During launches, rockets often discard unneeded parts. A certain rocket starts from rest on the launch pad and accelerates upward at a steady 3.50 m/s^2. When it is 255 m above the launch pad, it discards a used fuel canister by simply disconnecting it. Once it is disconnected, the only force acting on the canister is gravity (air resistance can be ignored).
What total distance did the canister travel between its release and its crash onto the launch pad?
IT has an initial velocity, and height.
so find the initial velocity...
vf^2=2ad
Vf= sqrt(2*.350*255)
so how much higher does it go?
1/2 m v^2=mgh
solve for h additional, and then it falls h + 255m to the ground.
d=2*habove+255
To find the total distance traveled by the canister between its release and its crash onto the launch pad, we need to calculate two distances: the distance traveled while accelerating and the distance traveled while falling back down to the launch pad.
First, let's calculate the distance traveled while accelerating. We can use the kinematic equation:
s = ut + (1/2)at^2
where,
s = distance traveled while accelerating,
u = initial velocity (which is 0 in this case, as the canister starts from rest),
a = acceleration (3.50 m/s^2 in this case),
t = time.
We need to find the time it takes for the canister to reach a height above the launch pad of 255 m. We can use another kinematic equation:
v^2 = u^2 + 2as
where,
v = final velocity (which is 0 when the canister reaches its highest point),
u = initial velocity (0 m/s),
a = acceleration (3.50 m/s^2),
s = displacement (255 m).
Rearranging the equation, we get:
0 = 0^2 + 2(3.50)(-255)
0 = 0 + (-1785)
1785 = 2(3.50)s
s = 1785 / (2 * 3.50)
s = 255 m
Now that we know the canister reaches a height of 255 m, we can calculate the time it takes to reach that height using the first kinematic equation:
s = ut + (1/2)at^2
255 = 0t + (1/2)(3.50)t^2
255 = (1.75)t^2
t^2 = 255 / 1.75
t^2 = 145.71
t ≈ √145.71
t ≈ 12.07 s
Therefore, the time taken to reach a height of 255 m is approximately 12.07 seconds.

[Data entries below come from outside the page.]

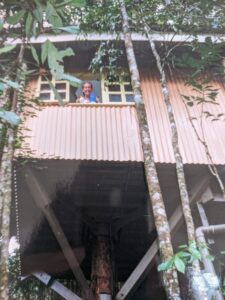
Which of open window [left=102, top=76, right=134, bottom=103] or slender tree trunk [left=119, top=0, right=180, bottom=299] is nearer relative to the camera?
slender tree trunk [left=119, top=0, right=180, bottom=299]

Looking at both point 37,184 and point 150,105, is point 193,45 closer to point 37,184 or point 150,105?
point 150,105

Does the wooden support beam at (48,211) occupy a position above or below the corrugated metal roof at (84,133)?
below

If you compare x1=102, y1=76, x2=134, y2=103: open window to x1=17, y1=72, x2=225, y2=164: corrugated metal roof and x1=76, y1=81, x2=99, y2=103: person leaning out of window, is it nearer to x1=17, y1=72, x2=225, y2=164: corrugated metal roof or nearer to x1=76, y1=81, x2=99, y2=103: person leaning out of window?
x1=76, y1=81, x2=99, y2=103: person leaning out of window

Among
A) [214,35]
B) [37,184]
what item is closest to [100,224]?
[37,184]

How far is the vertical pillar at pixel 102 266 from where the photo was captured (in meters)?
6.54

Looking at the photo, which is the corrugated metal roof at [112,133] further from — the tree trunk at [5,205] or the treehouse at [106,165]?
the tree trunk at [5,205]

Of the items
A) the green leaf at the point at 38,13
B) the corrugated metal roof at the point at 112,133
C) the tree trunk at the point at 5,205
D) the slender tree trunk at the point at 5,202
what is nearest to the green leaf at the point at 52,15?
the green leaf at the point at 38,13

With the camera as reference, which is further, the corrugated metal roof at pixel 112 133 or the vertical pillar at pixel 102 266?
the vertical pillar at pixel 102 266

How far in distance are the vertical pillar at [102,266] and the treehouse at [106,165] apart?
0.06ft

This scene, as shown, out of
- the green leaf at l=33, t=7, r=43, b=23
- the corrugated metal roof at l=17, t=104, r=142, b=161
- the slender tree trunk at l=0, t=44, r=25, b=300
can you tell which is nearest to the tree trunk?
the slender tree trunk at l=0, t=44, r=25, b=300

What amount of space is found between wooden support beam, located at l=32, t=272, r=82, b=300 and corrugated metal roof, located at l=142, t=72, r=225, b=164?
3382 millimetres

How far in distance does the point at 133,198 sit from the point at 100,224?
917mm

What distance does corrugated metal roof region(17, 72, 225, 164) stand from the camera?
5.60 metres

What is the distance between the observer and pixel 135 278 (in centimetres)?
622
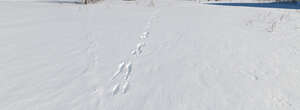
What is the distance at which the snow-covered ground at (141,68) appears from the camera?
1.68 m

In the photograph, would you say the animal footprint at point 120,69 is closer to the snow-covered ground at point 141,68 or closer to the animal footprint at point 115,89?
the snow-covered ground at point 141,68

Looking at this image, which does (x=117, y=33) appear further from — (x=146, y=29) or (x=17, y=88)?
(x=17, y=88)

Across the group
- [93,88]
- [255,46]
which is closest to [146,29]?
[255,46]

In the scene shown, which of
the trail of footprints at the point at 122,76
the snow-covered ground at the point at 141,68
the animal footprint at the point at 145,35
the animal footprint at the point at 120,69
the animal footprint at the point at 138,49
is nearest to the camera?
the snow-covered ground at the point at 141,68

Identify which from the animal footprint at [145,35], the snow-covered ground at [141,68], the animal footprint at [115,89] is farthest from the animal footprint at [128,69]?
the animal footprint at [145,35]

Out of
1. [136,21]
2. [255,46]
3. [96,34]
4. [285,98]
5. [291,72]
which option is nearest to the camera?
[285,98]

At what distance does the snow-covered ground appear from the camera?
5.50 feet

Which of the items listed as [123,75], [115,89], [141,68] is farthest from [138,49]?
[115,89]

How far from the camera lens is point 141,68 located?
2.29 m

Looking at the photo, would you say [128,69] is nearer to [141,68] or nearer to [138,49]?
[141,68]

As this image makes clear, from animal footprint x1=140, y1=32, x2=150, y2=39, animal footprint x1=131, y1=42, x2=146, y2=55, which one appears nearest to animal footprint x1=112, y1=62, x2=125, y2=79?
animal footprint x1=131, y1=42, x2=146, y2=55

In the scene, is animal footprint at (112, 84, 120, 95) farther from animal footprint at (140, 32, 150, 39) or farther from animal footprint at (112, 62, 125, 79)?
animal footprint at (140, 32, 150, 39)

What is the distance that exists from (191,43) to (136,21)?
6.02ft

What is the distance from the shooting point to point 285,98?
5.91 feet
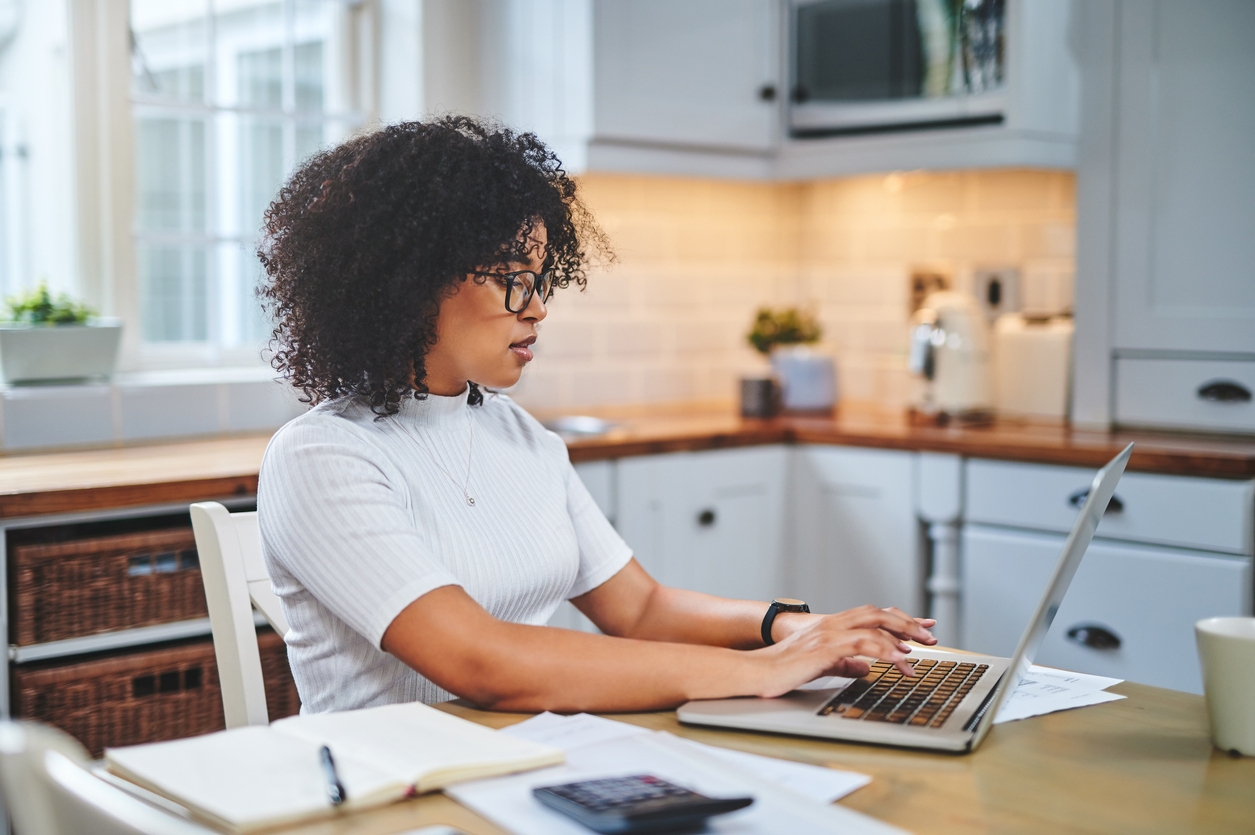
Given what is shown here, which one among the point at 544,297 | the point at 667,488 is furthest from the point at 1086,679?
the point at 667,488

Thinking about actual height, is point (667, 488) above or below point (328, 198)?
below

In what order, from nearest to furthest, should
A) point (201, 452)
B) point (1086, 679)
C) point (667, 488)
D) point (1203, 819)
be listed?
1. point (1203, 819)
2. point (1086, 679)
3. point (201, 452)
4. point (667, 488)

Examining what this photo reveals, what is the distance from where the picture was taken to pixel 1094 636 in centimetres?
261

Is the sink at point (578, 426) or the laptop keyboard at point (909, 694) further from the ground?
the sink at point (578, 426)

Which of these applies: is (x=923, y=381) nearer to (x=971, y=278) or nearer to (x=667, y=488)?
(x=971, y=278)

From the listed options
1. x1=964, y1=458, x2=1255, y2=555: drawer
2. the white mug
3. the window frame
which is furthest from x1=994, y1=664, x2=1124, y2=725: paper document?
the window frame

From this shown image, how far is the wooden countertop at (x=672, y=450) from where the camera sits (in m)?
2.01

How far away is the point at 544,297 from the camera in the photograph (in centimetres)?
151

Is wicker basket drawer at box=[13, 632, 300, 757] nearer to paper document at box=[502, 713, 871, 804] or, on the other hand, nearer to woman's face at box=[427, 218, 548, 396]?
woman's face at box=[427, 218, 548, 396]

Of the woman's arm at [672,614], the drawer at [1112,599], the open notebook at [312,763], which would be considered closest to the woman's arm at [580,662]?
the open notebook at [312,763]

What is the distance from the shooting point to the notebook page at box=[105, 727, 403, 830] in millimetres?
845

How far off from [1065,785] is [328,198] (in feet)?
3.16

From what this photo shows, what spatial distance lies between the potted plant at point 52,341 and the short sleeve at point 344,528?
143 centimetres

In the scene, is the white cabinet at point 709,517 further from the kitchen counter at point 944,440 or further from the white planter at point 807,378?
the white planter at point 807,378
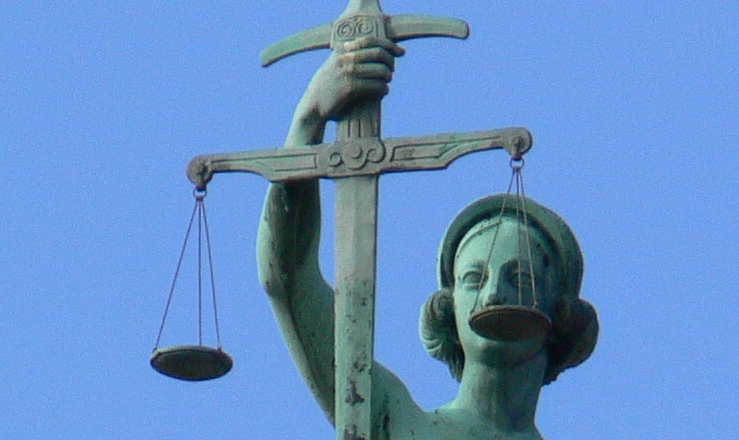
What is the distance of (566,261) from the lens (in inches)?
983

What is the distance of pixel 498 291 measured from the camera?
80.2 ft

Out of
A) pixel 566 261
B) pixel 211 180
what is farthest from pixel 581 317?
pixel 211 180

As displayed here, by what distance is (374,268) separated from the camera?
23.9m

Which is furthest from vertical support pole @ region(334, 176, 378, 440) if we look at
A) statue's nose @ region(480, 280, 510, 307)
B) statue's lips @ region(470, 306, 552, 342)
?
statue's nose @ region(480, 280, 510, 307)

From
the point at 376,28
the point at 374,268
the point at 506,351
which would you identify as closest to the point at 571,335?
the point at 506,351

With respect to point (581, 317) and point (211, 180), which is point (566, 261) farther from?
point (211, 180)

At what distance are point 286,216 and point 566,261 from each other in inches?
60.8

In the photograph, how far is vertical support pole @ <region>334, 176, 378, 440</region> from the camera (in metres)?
23.8

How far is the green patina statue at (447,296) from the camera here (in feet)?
79.4

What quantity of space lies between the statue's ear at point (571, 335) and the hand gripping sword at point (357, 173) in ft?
4.43

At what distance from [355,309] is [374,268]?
21 cm

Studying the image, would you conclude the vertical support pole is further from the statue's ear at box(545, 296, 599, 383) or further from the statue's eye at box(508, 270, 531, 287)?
the statue's ear at box(545, 296, 599, 383)

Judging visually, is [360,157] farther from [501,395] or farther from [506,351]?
[501,395]

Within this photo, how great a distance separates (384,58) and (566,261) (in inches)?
58.0
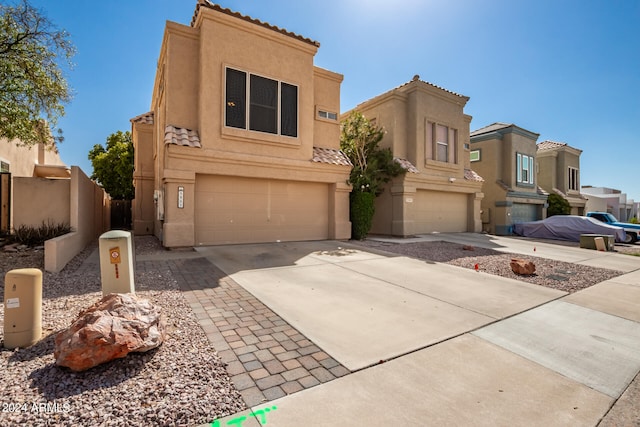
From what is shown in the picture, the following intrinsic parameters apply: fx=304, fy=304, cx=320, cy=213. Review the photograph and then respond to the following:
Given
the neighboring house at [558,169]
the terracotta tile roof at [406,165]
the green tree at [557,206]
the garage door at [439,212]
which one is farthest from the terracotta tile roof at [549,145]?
the terracotta tile roof at [406,165]

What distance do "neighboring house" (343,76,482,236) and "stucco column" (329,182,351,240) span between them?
11.3ft

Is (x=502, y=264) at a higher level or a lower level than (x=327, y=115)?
lower

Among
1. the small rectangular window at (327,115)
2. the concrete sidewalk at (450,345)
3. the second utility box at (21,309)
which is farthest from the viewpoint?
→ the small rectangular window at (327,115)

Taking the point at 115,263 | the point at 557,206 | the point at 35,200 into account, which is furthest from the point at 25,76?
the point at 557,206

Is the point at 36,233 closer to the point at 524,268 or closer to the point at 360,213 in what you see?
the point at 360,213

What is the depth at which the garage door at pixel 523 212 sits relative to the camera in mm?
20578

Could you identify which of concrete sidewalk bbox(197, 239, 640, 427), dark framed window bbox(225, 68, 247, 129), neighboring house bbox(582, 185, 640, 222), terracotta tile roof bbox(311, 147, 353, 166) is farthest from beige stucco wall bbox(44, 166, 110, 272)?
neighboring house bbox(582, 185, 640, 222)

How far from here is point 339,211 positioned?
12.6 m

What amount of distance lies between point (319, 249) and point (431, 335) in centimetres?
655

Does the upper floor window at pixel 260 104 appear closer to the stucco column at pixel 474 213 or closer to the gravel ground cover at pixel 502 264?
the gravel ground cover at pixel 502 264

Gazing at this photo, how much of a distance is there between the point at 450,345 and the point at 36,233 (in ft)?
33.7

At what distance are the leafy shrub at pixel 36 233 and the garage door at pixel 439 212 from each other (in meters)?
14.2

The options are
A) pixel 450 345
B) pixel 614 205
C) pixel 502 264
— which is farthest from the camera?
pixel 614 205

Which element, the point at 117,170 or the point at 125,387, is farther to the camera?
the point at 117,170
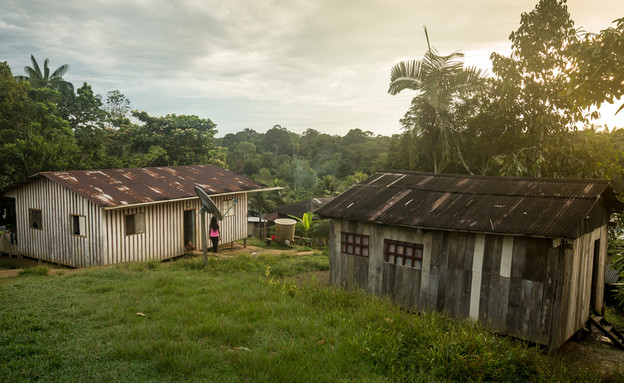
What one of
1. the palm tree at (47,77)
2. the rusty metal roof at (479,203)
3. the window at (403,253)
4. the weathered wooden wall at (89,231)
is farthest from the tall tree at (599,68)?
the palm tree at (47,77)

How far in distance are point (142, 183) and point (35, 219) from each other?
4293 millimetres

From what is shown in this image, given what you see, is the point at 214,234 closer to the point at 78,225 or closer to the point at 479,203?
the point at 78,225

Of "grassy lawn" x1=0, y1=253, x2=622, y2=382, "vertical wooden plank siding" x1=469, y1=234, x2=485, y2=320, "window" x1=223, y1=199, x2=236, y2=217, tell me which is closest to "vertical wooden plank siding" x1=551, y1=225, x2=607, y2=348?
"vertical wooden plank siding" x1=469, y1=234, x2=485, y2=320

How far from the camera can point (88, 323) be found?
22.5 ft

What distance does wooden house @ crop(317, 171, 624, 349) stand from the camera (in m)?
8.16

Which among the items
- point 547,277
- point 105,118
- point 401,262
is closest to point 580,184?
point 547,277

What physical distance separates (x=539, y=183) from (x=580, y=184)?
874mm

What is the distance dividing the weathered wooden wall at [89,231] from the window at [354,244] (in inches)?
330

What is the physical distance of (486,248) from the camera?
8906 millimetres

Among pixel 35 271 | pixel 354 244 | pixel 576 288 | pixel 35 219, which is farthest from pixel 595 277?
pixel 35 219

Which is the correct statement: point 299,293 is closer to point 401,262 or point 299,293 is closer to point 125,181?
point 401,262

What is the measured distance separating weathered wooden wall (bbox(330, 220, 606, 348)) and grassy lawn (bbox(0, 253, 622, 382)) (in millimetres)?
1483

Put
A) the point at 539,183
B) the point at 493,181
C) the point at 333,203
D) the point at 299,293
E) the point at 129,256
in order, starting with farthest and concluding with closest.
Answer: the point at 129,256 < the point at 333,203 < the point at 493,181 < the point at 539,183 < the point at 299,293

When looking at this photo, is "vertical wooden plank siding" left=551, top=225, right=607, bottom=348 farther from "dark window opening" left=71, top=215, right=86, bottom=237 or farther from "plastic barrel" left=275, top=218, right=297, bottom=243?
"plastic barrel" left=275, top=218, right=297, bottom=243
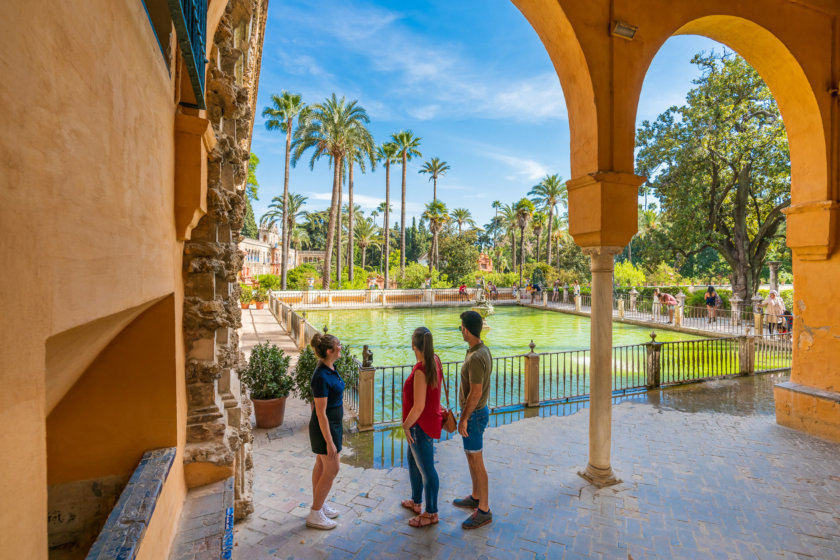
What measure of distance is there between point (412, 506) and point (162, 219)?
3459 mm

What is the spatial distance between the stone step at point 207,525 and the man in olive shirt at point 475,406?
6.49 ft

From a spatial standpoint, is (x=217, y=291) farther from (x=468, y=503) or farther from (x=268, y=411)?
(x=268, y=411)

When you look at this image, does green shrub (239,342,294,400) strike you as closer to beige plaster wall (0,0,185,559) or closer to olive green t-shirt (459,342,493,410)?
olive green t-shirt (459,342,493,410)

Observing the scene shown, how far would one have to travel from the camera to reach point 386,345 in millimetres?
15109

Now, let's calculate the distance traveled while falling back down to the launch pad. When the canister is in free fall, the only force acting on it is gravity, resulting in a constant acceleration of 9.8 m/s^2. The distance traveled while falling can be calculated using the kinematic equation:
s = ut + (1/2)at^2
where,
s = distance traveled while falling,
u = initial velocity (which is 0 when the canister is released),
a = acceleration (9.8 m/s^2),
t = time.
Since the canister is in free fall, we can use the same time it took for the canister to reach a height of 255 m (approximately 12.07 seconds).
Plugging in the values, we get:
s = 0(12.07) + (1/2)(9.8)(12.07)^2
Simplifying,
s = (1/2)(9.8)(12.07)^2
s ≈ 712.05 m
Therefore, the distance traveled while falling back down to the launch pad is approximately 712.05 meters.
To find the total distance traveled, we simply add the distance traveled while accelerating (255 m) and the distance traveled while falling (712.05 m):
Total distance = 255 m + 712.05 m
Total distance ≈ 967.05 m
Hence, the total distance traveled by the canister between its release and its crash onto the launch pad is approximately 967.05 meters.